Jun 05

Easy Backyard Bird Feeding Area for Photos

male cardinal on feeder sm'

It’s pretty easy to set up a feeding area to bring the birds closer so you can take some pictures.

bird feeder area

I recently upgraded my camera and decided to build a bird feeding area for practice taking pictures of wildlife.  As you can see, it’s doesn’t look like much!  I’ll be working on that, but for the moment this actually serves pretty well.  How you set up an area like this will depend on your camera.

My camera is a dSLR, and I have a 200mm lens on it that’s older than me.  With this combination I needed the feeder to be far enough away to be able to focus, at least nine feet.  It actually looks a lot further away in this photo, but it’s only about 15 feet from the window.

Later I plan to put potted plants on the ‘table’ to the right, behind the log.  Right now there are raisins on it.  You can also tuck foods like raisins into crevices in a log.

redbellied woodpecker sm

The hook the feeder is hanging from gives the birds a place to perch and look around before they eat.  The logs below the feeder are fallen branches from a tree out front.  This gives the birds another place to perch and can make the photos look more natural.  You can use all kinds of things to give the birds perches; it just depends on how natural you want your photos to look.

This woodpecker came just to check out the log.  Woodpeckers eat seeds and fruits as well, but my current feeder isn’t particularly suited to them.  There are a number of feeder and food types available, including dried mealworms.  Find out what birds are likely to be in your area to choose which ones to use.

Both the logs and the feeder are placed so that there is a green background for the photos.

shelves and stuff

Here’s what it looks like from inside.  Koshka’s shelf is right under the window.  (Mau’s shelf is under the other window.)  She and I use it to look at the birds.

Below Koshka’s shelf is a set of shelves for my stuff, and my box of lenses is on the top shelf.


And here are my lenses.  The tall one in the front is the one I use the most (a 200mm prime lens with an adapter for my camera).  I found the box at Burlington for $8.  It fits well on my shelf and holds all my lenses.

female cardinal sm

You can set yourself up to take some photos as well.  How you do that will depend on your camera.
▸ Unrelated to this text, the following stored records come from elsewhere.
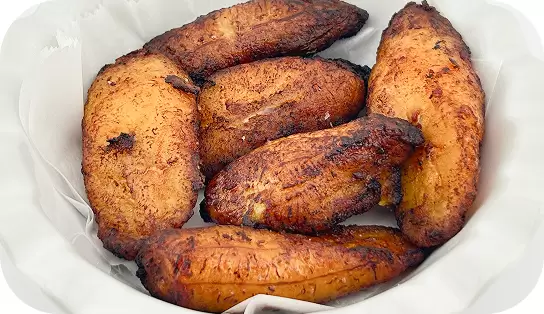 FRIED PLANTAIN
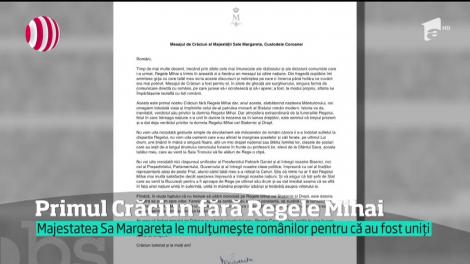 Primul Crăciun fără Regele Mihai, la Săvârşin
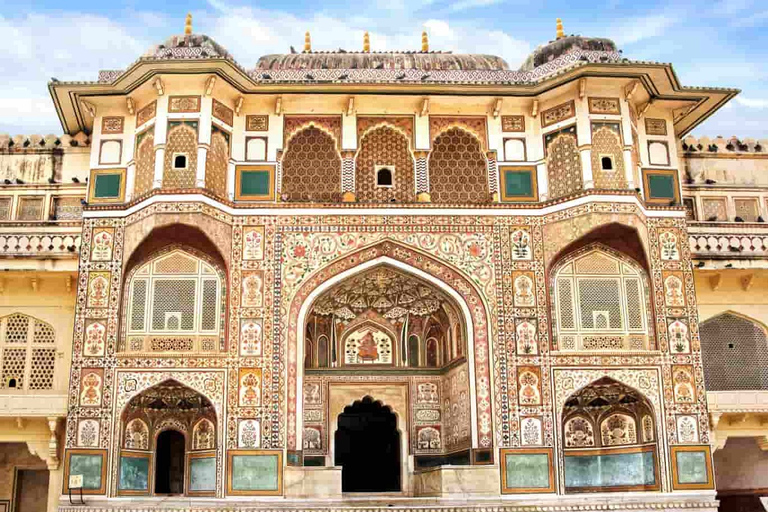 Entdecke Rajasthan mit neun StädtenEntdecke Rajasthan mit Nine Cities 14 Tage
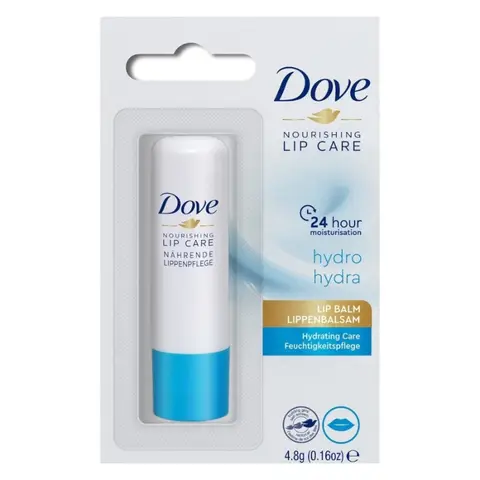 DOVE Nourishing Lip Care - Baume à  Lèvres Hydratant - 4.8g
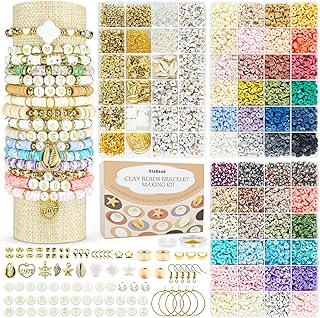 Bracelet Making Kit For Adults Picks collage image 2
If you have a telephoto lens you can set up like I have, putting the feeder and perches some distance from your observation area.  You will need to be careful about your windows in this case.  Anything that will break up reflections and make the window more obvious to birds will work.  This could be as simple as keeping your curtains or blinds closed when you’re not at the window.  There are a number of other options you can use as well.

titmouse a

If you have a point and shoot camera, you can do this too, but you can and may want to put your feeder much closer to your observation area.  If the feeders are close enough to the window, this will also help prevent birds from being injured.

house finch trio

It isn’t long before you start recognizing particular birds.  This group of house finches has been visiting since I installed the feeder.  It is a pair and one of their offspring.  I realized they were the same birds because one of the females (the one on the left) had a problem with her eye.  I’ve been watching her eye get better since.

blue jay sm

One last tip: just don’t buy the cheap mixed seeds.  The birds don’t want the filler seed that makes up the bulk of the mix.  They will dig through the seeds, throwing the filler seeds on the ground, just to get at the good ones.  A small bag of sunflower seed will last a lot longer than a larger bag of a cheap seed mix.  (I find this to be true even with squirrels taking some seed.  If you have really hungry squirrels you might have to take other steps.)